Not long after those September reports, on his podcast Rogan said of CNN, "They're making s— up. They keep saying I'm taking horse dewormer. I literally got it from a doctor ... they must know that's a lie. ... They're trying to make it seem like I'm doing some wacky s— that's completely ineffective. CNN was saying that I'm a distributor of misinformation."
When Rogan asked Gupta this week on his podcast, "Do you think that that's a problem that your news network lies?," their exchange went viral when Gupta replied, "There were people who were taking the veterinary medication and you're not, obviously. You got it from a doctor, so it shouldn't be called that [a horse dewormer]. Ivermectin can be a very effective medication for parasitic disease."
During the COVID-19 pandemic, anti-vaccination enthusiasts and conspiracy theorists began promoting the use of ivermectin as a possible treatment for the novel coronavirus. In testimony before a Senate Homeland Security committee meeting, Dr. Pierre Kory even called it "effectively a 'miracle drug' against COVID-19."
A North Dakota Department of Health document titled "Why You Should Not Use Ivermectin to Treat or Prevent COVID-19" summed up what many public health agencies have asserted: "Ivermectin does not treat or prevent COVID-19. Ivermectin is not a drug that treats viruses. Using any treatment for COVID-19 that is not approved or authorized by the FDA, unless part of a clinical trial, can cause serious harm ...
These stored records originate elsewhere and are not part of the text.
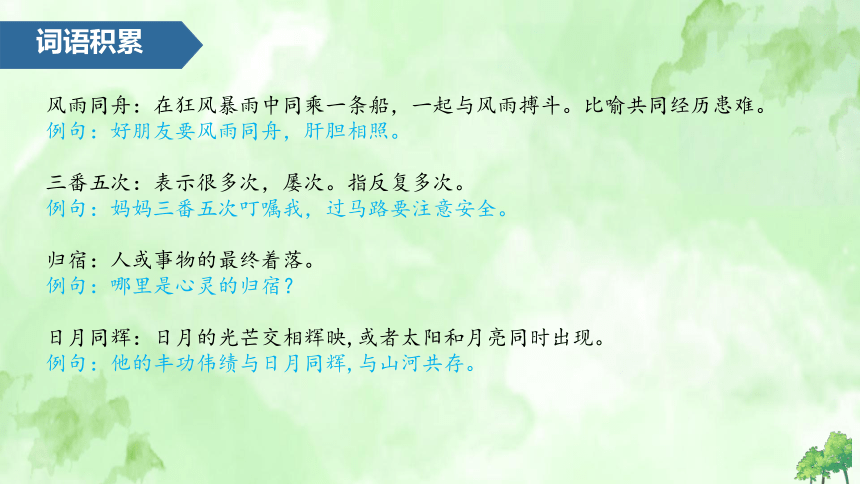 词语积累

风雨同舟：在狂风暴雨中同乘一条船，一起与风雨搏斗。比喻共同经历患难。
例句：好朋友要风雨同舟，肝胆相照。

三番五次：表示很多次，屡次。指反复多次。
例句：妈妈三番五次叮嘱我，过马路要注意安全。

归宿：人或事物的最终着落。
例句：哪里是心灵的归宿？

日月同辉：日月的光芒交相辉映，或者太阳和月亮同时出现。
例句：他的丰功伟绩与日月同辉，与山河共存。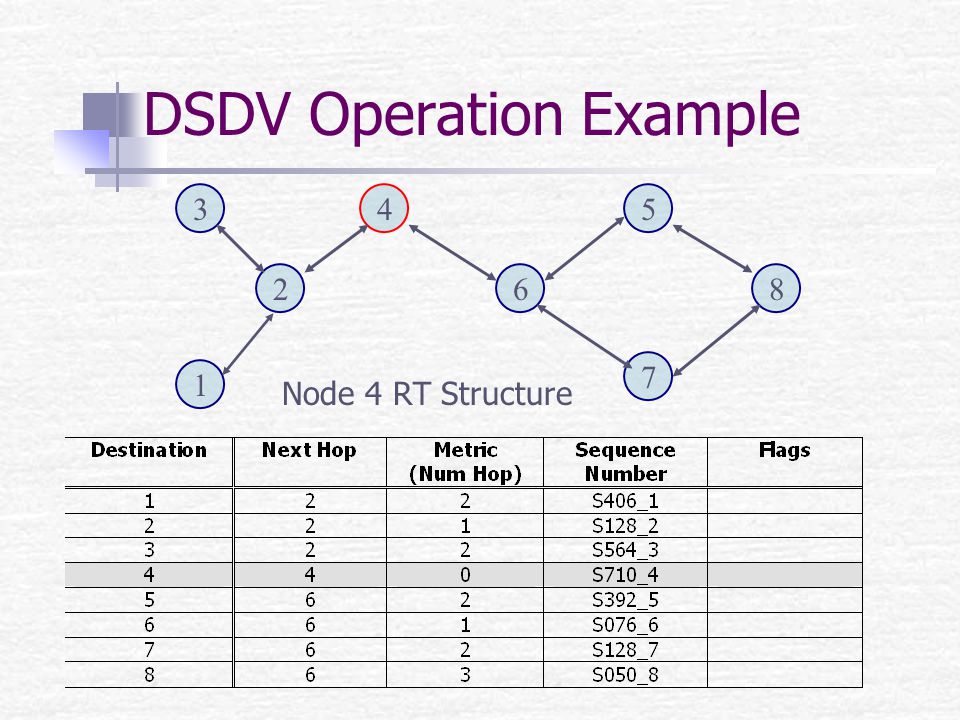 DSDV Operation Example

3 4 5 2 6 8 1 7

Node 4 RT Structure

| Destination | Next Hop | Metric (Num Hop) | Sequence Number | Flags |
|---|---|---|---|---|
| 1 | 2 | 2 | S406_1 | |
| 2 | 2 | 1 | S128_2 | |
| 3 | 2 | 2 | S564_3 | |
| 4 | 4 | 0 | S710_4 | |
| 5 | 6 | 2 | S392_5 | |
| 6 | 6 | 1 | S076_6 | |
| 7 | 6 | 2 | S128_7 | |
| 8 | 6 | 3 | S050_8 | |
"Ivermectin preparation for animals is very different from those approved for humans. ... Humans should not take Ivermectin formulated for animals."
Rogan claims CNN is "lying" for seeming to say he took the veterinary formulation.
When Gupta appeared on Lemon's show Wednesday to discuss the podcast appearance, Lemon said Rogan "did say something about ivermectin that I think wasn't actually correct about CNN and lying. Ivermectin is a drug that is commonly used as a horse dewormer. So it is not a lie to say that the drug is used as a horse dewormer."
For his part, Gupta explained in a first-person essay published Thursday why he went on Rogan's podcast.
"OK, I am embellishing here, but Joe Rogan is the one guy in the country I wanted to exchange views with in a real dialogue — one that could potentially be among the most important conversations of this entire pandemic," he wrote. "After listening to his podcasts for a while now, I wanted to know: Was Joe simply a sower of doubt, a creator of chaos? Or was there something more?
"It bears repeating that no one should choose infection over vaccination. That is the concern many public health officials have had since the earliest days of the pandemic," Gupta added. "If nothing else comes out of my conversation with Joe Rogan, I hope at least this point does."